> GIVEN ENTRIES

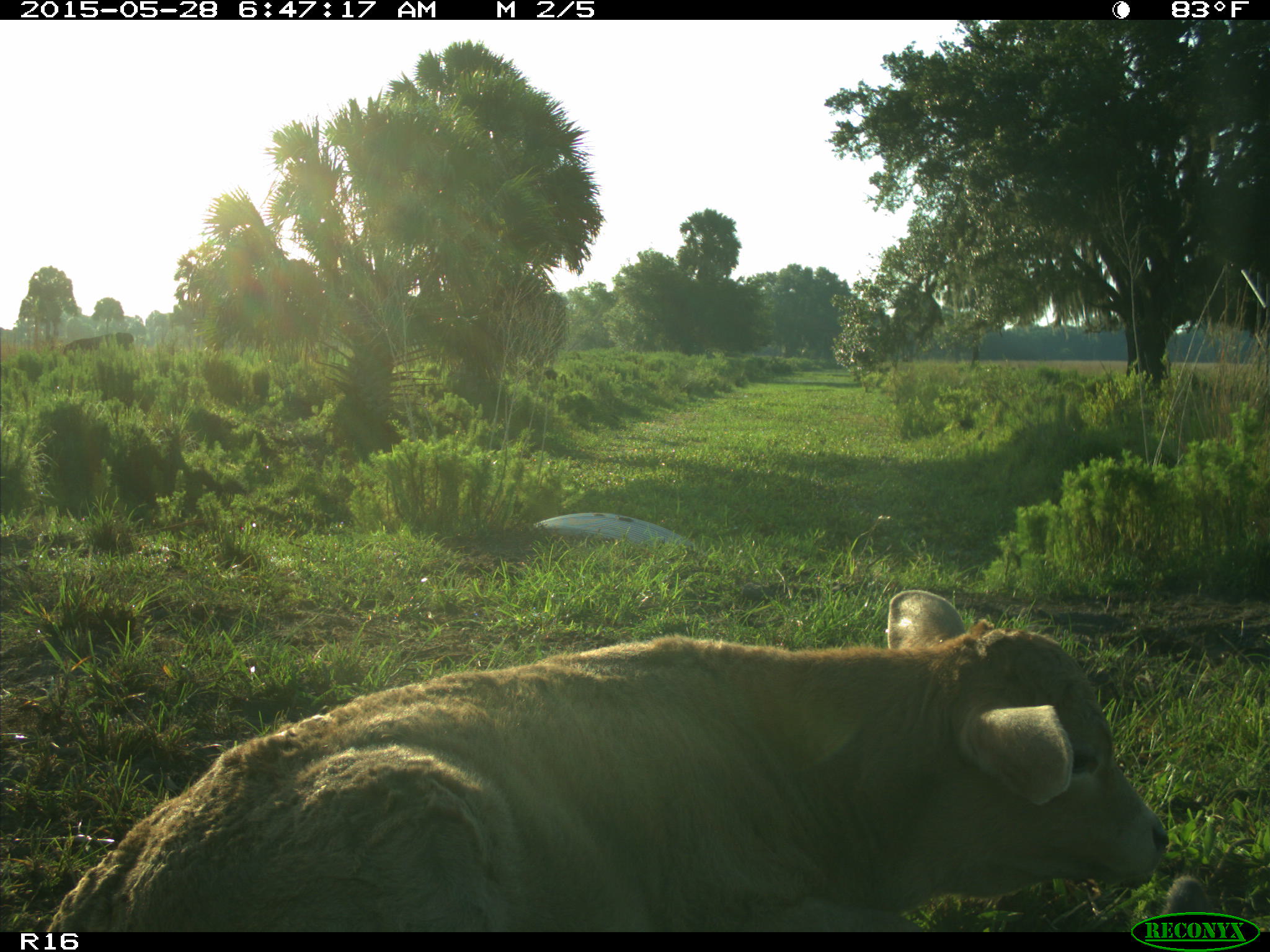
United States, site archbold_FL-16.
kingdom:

* * *

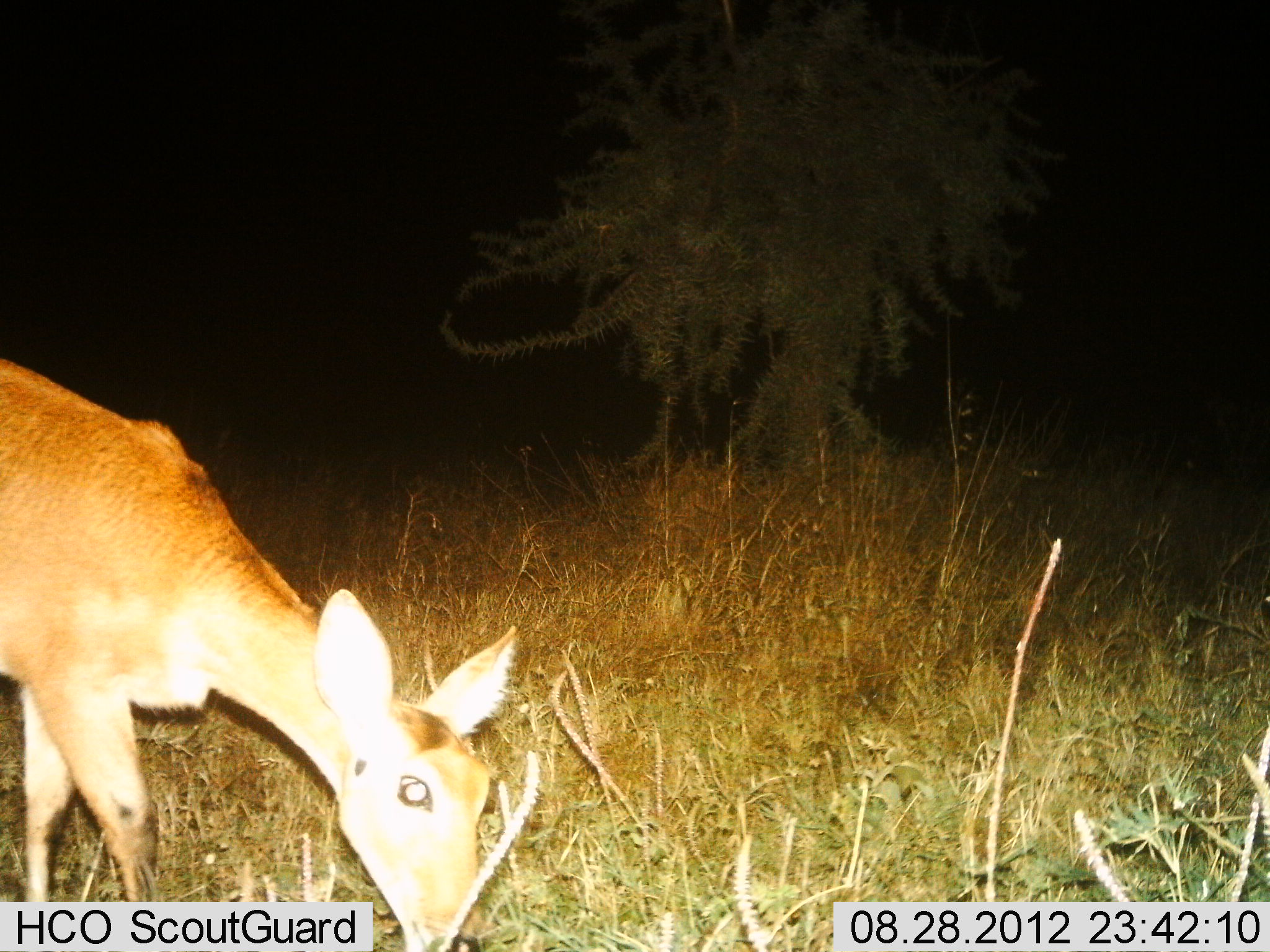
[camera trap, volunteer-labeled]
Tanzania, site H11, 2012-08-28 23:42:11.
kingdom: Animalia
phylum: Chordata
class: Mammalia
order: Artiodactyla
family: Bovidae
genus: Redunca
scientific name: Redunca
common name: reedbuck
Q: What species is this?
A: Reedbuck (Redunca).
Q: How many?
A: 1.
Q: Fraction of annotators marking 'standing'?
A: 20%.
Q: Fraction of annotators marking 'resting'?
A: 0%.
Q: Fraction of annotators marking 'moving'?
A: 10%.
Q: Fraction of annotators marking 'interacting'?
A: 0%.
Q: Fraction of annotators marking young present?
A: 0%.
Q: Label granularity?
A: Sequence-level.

> ASSIGNMENT
Where a line of the data above includes the string "site", pull it out.

> OUTPUT OF THE TASK
United States, site archbold_FL-16.
Tanzania, site H11, 2012-08-28 23:42:11.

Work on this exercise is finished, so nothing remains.